=============================
= GRAMLAB CORPUS MANAGER =
= INSTALLATION INSTRUCTIONS =
=============================
== Why would I want to use GramLab CorpusManager ? ==
GramLab CorpusManager is corpora factory, with which you can :
- collect and upload various kinds of documents (PDF, DOC, TXT, ...)
- apply encoding normalization and conversion (thanks to Tika)
- search your collection (Solr-enabled search engine) to build a coherent set of documents
- consolidate the result in a single TEILite UTF-8 file for grammar building purposes.
Technically speaking, GramLab CorpusManager is an ETL (Extract Transform Load) available as a webapp including Solr indexation engine and Tikka documents converter.
Still to be developped:
- auto-detect document language
- crawl web to add more document to your corpus.
=
= Windows Instructions =
=
== Prerequisites : What do I need to check before installing ? ==
As GramLab CorpusManager is a web app, you need to have web server available.

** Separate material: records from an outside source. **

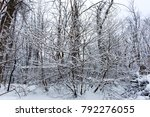 Small photo of Texture of snow covered branches in crazy forest. Winter forest with great trees. Cold day in snowy winter forest. Woods nature landscape in the winter day without food.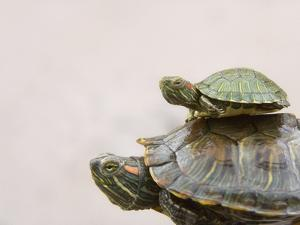 Baby Turtle Riding on Mother's Back by Keren Su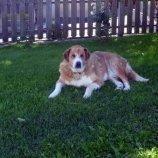Rex unser treuer Hofhund
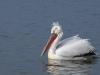 pelican_frise_046
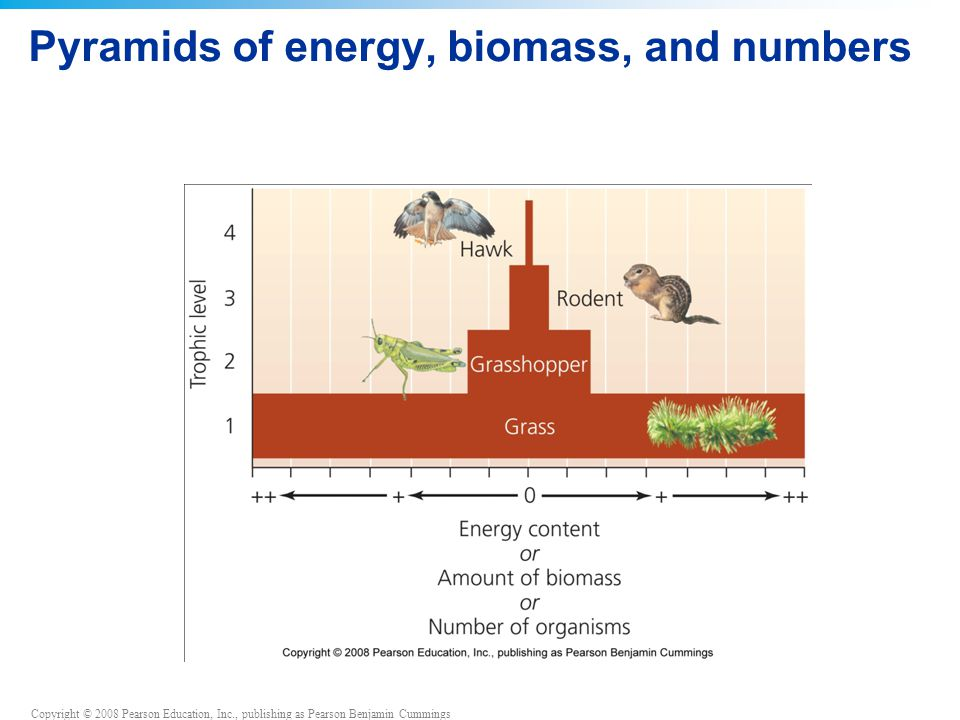 Pyramids of energy, biomass, and numbers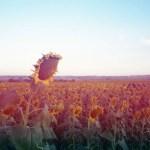 5 Frames With… Yodica Antares (EI 100 : 35mm : Olympus MJU II) - by Matt Murray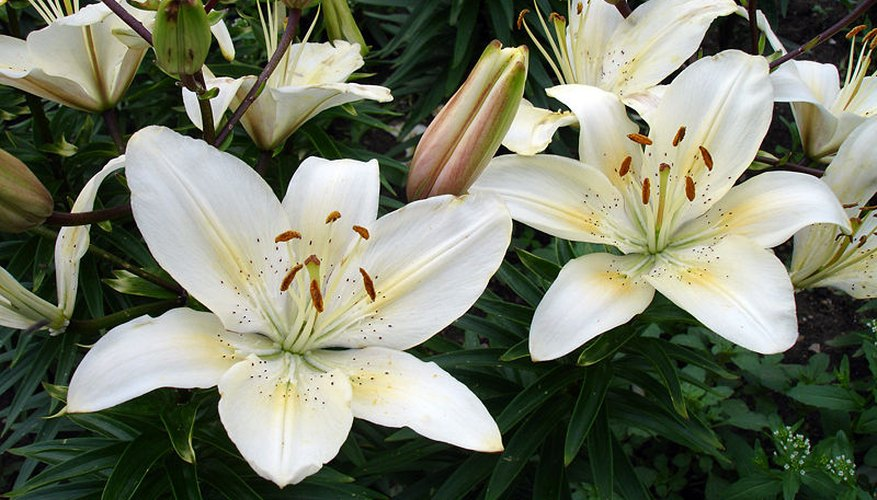 Asiatic lilies in bloom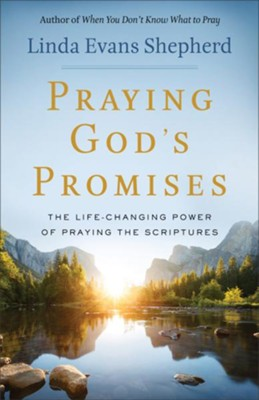 Praying God's Promises: The Life-Changing Power of Praying the Scriptures - eBook  -     By: Linda Evans Shepherd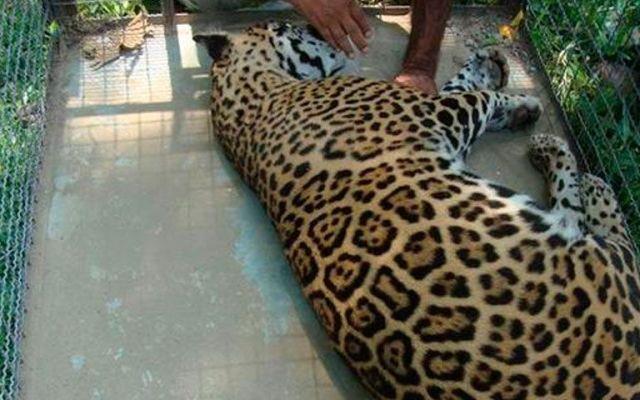 PROFEPA rescata jaguar en Oaxaca - PROFEPA rescata jaguar en Oaxaca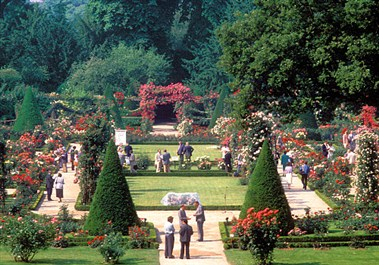 Rose Garden at the Parc de Bagatelle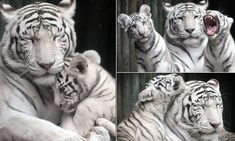 Adorable tiger cubs snuggle up to mother in touching images of the young family of rare animals at a Czech Liberec zoo Photo Slavek Ruta / REX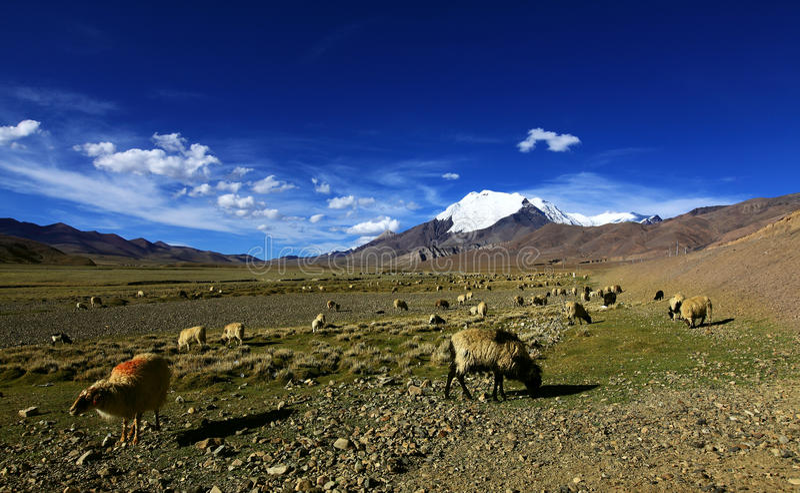 Śniegi nakrywający góry, obszar trawiasty i sheeps, fotografia royalty free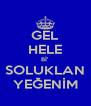 GEL HELE Bİ' SOLUKLAN YEĞENİM - Personalised Poster A4 size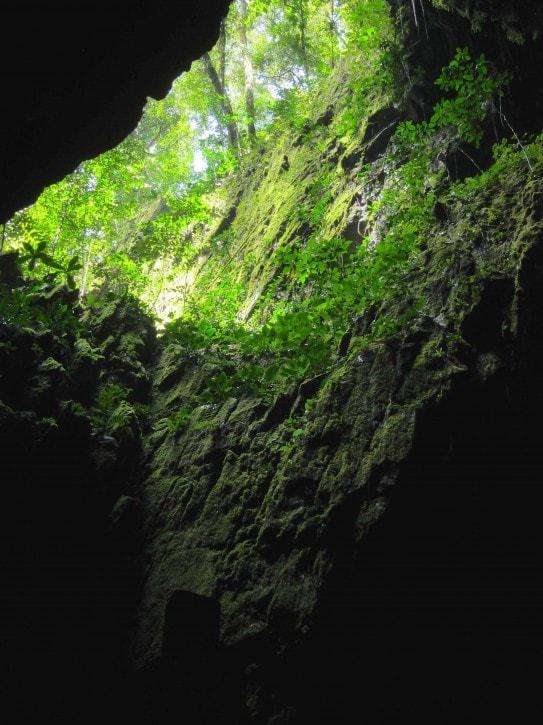 Deer Cave- Gunung Mulu National Park, Borneo
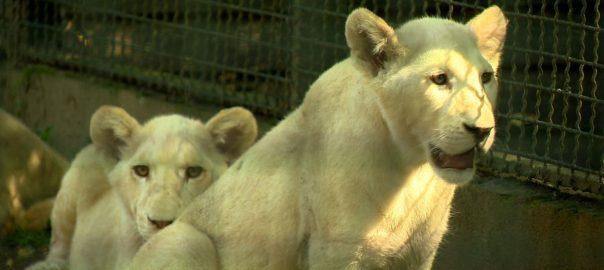 2017.07.25. oroszlan felevesek lettek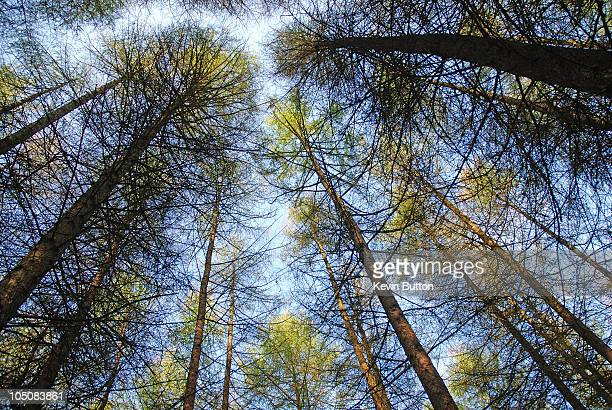 Tall Trees - Forest of Dean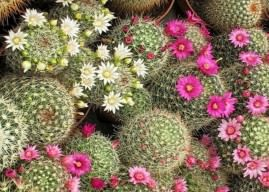 How to Grow and Care for Mammillaria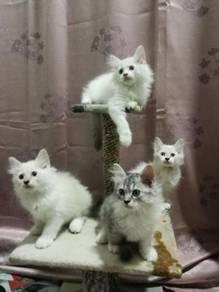 Mix Kitten (Mainecoon & Persian)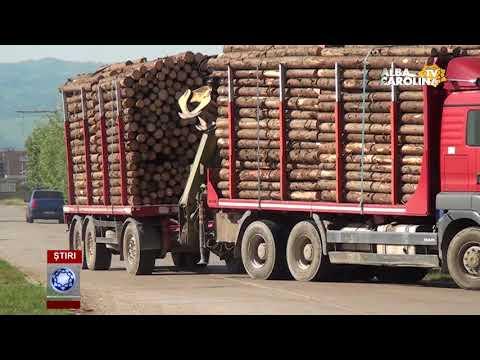 Percheziții la Holzindustrie Schweighofer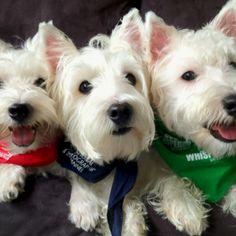 Famous Trio : Emma, Wesley and Bones!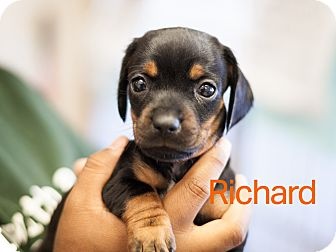 Terrier (Unknown Type, Small) Mix Puppy for adoption in Dallas, Texas - Richard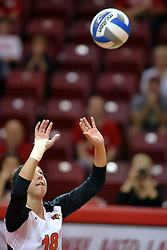 30 August 2011: Kaitlyn Early sets the ball during an NCAA volleyball match between the Cougars of Southern Illinois Edwardsville and the Illinois State Redbirds at Redbird Arena in Normal Illinois.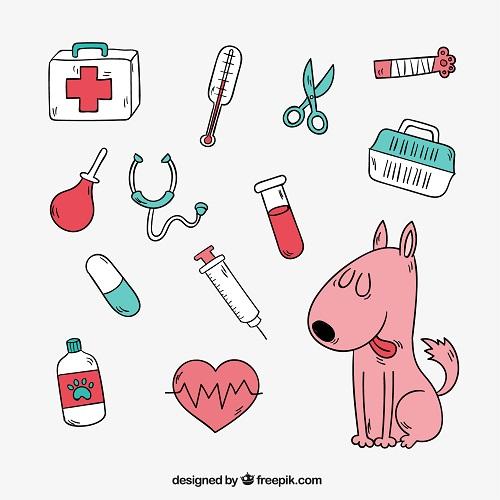 Ege Life | Kedi ve Köpeklerde Uyuz Hastalığı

These installation guidelines implies you have a Tomcat server (version 6 or above) installed on your own computer. For any other configuration, please adapt those instruction to your own computer configuration. You will need administrator rights in order to perform a few operations.
After downloading Tomcat, unzip it and launch the .exe installer. Once the installation process is complete, the following folder will have been created with X.X.X as the version of your tomcat :
C:\Program Files\Apache Software Foundation\apache-tomcat-X.X.X
Nota: Please make sure your tomcat conf file (C:\Program Files\Apache Software Foundation\apache-tomcat-X.X.X\conf\server.xml) includes the following line :
URIEncoding="UTF-8"
such as in this sample conf file:
<Connector port="8080"
...
URIEncoding="UTF-8"
/>
== GramLab CorpusManager installation instructions ==
1. Dowload latest version of GramLab CorpusManager: https://sourceforge.net/projects/gramlab/files/GlabCorpus%20Manager/
You should now see 2 packages in your Download directory: GLabCorpus.war and GramlabSolr.zip
2. Create your own workspace <glabdir> wherever you want, for instance, C:\Users\<user>\GLabCorpus.
And unzip GramlabSolr.zip in this directory.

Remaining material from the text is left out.